Alt-J show lovely but dull

Written by Scott Mervis on .

AltJIn a recent interview, keyboardist Gus Unger-Hamilton dropped a hint that Alt-J was more a studio band than a live act, noting that they were from the shoegazer school.
He was on to something.
At Mr. Smalls Monday night before an excited, sold-out crowd, the British quartet from Leeds University replicated its Mercury Prize-winning debut album, “An Awesome Wave,” almost to a note.
The problem is, they could have just played the record loud and replaced the band members with cardboard cut-outs. Shoegazers can be interesting to watch, too, if we’re going to apply that label to the likes of My Bloody Valentine or Kurt Vile.
Not only did the members of Alt-J barely move, they didn’t even look all that cool brooding and, worse yet, added no extra kick or intensity to a song like “Fitzpleasure” that should have rattled the walls.
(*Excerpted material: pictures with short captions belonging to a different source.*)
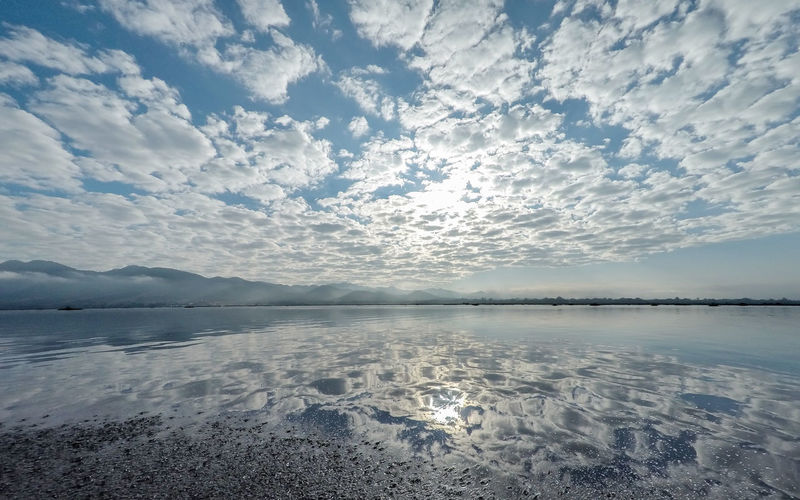 Inle Lake Reflection. Beauty In Nature Blue Calm Calmness Cloud - Sky Day Flat Inle Lake Lake Landscape Morning Myanmar Nature No People Outdoors Peace And Quiet Reflection Scenics Sky Still Tranquil Scene Water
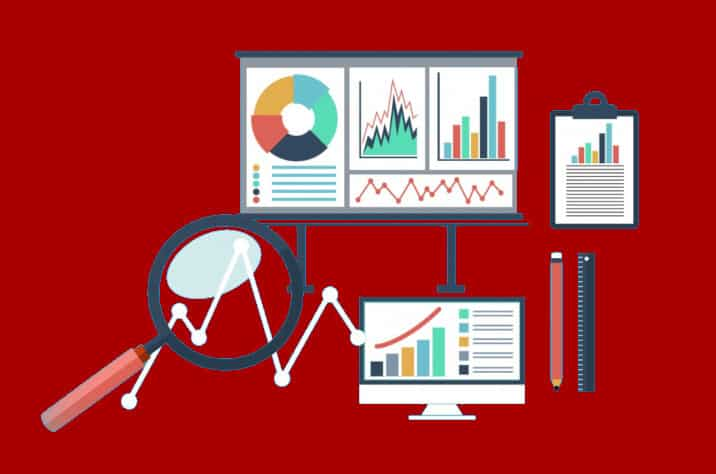 digital marketing graphs on various devices and a magnifying glass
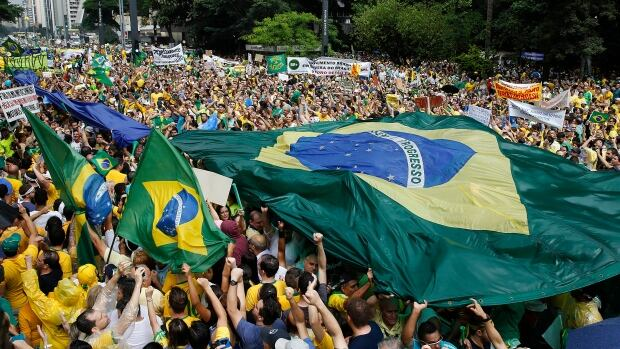 Demonstrators hold a Brazilian flag during a march in Sao Paulo on Sunday demanding the impeachment of President Dilma Rousseff.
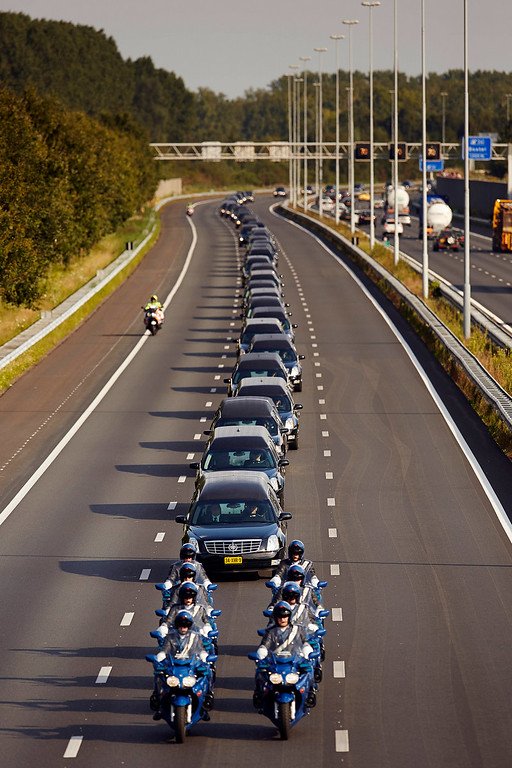 . A convoy of hearses bearing the remains of passengers and crew killed in the downing of Malaysia Airlines Flight 17 makes its way along a highway near Boxtel, Netherlands, Thursday, July 24, 2014. The second flight of two military aircraft carrying remains of victims arrived in the Netherlands on Thursday. The bodies are to be taken to a military barracks in Hilversum, where a team of 25 forensic experts and dozens of support staff began working to identify remains Wednesday evening after coffins of the first flight arrived. (AP Photo/Phil Nijhuis)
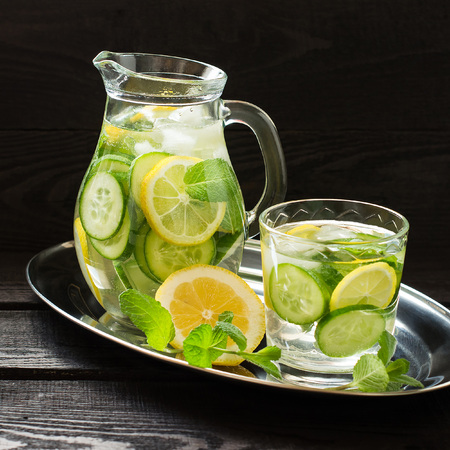 Water Sassi. Vitaminized cleansing water with lemon, cucumber, ginger, mint and ice in a pitcher and a glass on a metal tray. The concept of dietary and vegetarian nutrition. Square image Stock Photo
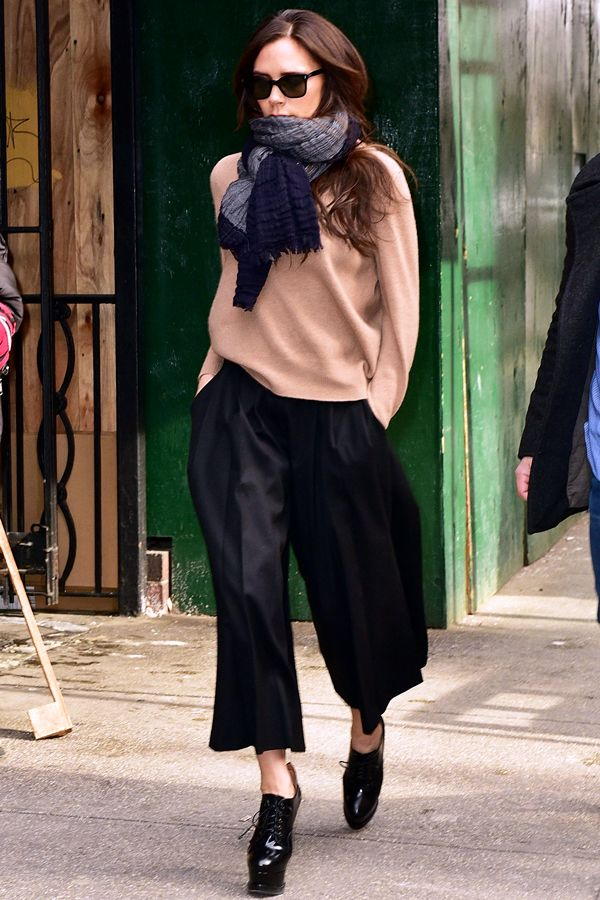 Victoria Beckham was photographed heading into Milk Studios in Chelsea wearing a tan sweater, black culottes, and Alaïa platforms.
Spontaneity and abandon were held thoroughly in check.
If you just wanted to hear “An Awesome Wave” played live and played well, you may have been happy with the show, as many people were. Alt-J recreated the album’s intricate layers — which fall in the sonic range somewhere between Radiohead and the Dave Matthews Band — while Unger-Hamilton and frontman Joe Newman also nailed the beautiful delicate-to-forceful vocal harmonies.
Newman was equally adept with the more pure melodic vocal style, as on “Tessellate,” and the weird, constricted one he applies to songs like “Fitzpleasure” and “Breezeblocks,” a nod to "Where the Wild Things Are." He does that with a gentle swaying motion that serves as Alt-J’s most tangible bit of stagecraft.
Coming from a town that produced Gang of Four, these guys need to work on being just a little wilder.